Oi Sawa
Oil Paintings on Tin and Drawings
May 15- June 2, 2012
Opening reception Thursday, May 17th, 5-7p.m.
Chelsea, NYC: Viridian Artists is extremely proud to present the 12th solo exhibition of Oi Sawa in its new space at 548 W 28th Street. Her exhibition of “Oil Paintings on Tin and Drawings” extends from May 15th to June 2nd, with an opening reception Thursday, May 17th, 5-7p.m.
The noted Japanese artist Oi Sawa has made a unique choice of materials in her artmaking. For years she has created oil painting on tin and drawings on film and paper. Her images too are unique in that they transcend the influences of both Eastern & Western art, focusing on abstract structures in black, grey and silver that utilize architectural imaginings.

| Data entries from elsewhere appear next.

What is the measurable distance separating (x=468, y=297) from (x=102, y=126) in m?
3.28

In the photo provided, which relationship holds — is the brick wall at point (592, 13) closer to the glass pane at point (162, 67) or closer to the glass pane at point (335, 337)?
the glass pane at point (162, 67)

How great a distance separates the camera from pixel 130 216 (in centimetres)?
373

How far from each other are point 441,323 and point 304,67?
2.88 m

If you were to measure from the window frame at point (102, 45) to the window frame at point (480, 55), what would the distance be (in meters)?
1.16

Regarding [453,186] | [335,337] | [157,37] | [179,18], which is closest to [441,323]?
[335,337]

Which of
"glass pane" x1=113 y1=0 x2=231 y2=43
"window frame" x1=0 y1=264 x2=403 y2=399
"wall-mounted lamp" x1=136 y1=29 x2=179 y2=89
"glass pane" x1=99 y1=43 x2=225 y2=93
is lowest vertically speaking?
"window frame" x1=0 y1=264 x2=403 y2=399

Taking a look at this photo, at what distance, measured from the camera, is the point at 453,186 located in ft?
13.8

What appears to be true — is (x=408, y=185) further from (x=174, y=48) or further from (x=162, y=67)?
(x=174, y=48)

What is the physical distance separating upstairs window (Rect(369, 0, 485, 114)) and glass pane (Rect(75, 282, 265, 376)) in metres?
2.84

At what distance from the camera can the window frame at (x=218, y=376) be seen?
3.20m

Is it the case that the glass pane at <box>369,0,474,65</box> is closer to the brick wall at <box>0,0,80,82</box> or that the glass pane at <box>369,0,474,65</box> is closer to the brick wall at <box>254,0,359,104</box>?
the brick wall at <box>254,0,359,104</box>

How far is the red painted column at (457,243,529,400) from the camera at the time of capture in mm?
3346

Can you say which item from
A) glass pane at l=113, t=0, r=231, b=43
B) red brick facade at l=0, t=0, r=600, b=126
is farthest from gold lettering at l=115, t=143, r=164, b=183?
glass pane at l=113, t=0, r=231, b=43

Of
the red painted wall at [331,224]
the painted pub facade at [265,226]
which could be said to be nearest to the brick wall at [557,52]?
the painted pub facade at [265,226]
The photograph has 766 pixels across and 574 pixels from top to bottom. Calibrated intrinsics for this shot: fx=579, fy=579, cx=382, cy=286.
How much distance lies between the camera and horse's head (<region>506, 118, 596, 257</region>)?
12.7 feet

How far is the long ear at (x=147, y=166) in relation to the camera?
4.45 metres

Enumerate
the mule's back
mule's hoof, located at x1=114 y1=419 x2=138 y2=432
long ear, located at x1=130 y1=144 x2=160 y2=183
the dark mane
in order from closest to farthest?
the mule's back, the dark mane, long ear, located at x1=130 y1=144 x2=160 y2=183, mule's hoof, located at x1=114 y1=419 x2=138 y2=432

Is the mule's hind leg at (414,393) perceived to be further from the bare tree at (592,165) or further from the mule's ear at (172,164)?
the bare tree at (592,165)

One senses an Escher–like vision combined with the influence of cubism in her complex rendering of space that create both a geometry of images as well as a sense of three dimensional structures. Originally inspired by reflections on a stovepipe in her studio decades ago, she uses tin with a signature approach that has intensified and matured over the years. The artist’s limited palette of silvery gunmetal grays has deepened with the spirit of those reflections with the flames of the fires within the stove remembered with touches of reds and golds, adding the sense that nature has not altogether departed.
Oi Sawa’s oil paintings on tin as large 56 inches by 86 inches distinctively evoke towers and orbs floating and swirling in an unknown atmosphere of perhaps the future, perhaps the past. Her tiny collage drawings on film and paper are graphically rendered and the complex images echo structures of dark and futuristic places akin to those in her large paintings.
Until 2007, the artist was a professor at the Musashino Art University in Tokyo in their Department of Scenography, Display and Fashion Design and this year also worked with survivors of the Fukushima nuclear disaster site.
Oi Sawa has won numerous prizes including the Noma Prize in the 27th Annual Ichiyokai Art Exhibition. Her art is included in the collections of the Russell Sage Foundation, Ishikawa Prefectual Museum of Art in Japan, the Manhattan Laboratory Museum and the Nomura Computer System America both in New York, among others. We hope that you will be able to meet this outstanding artist and share her view of life through the vision of her incredibly fascinating artworks.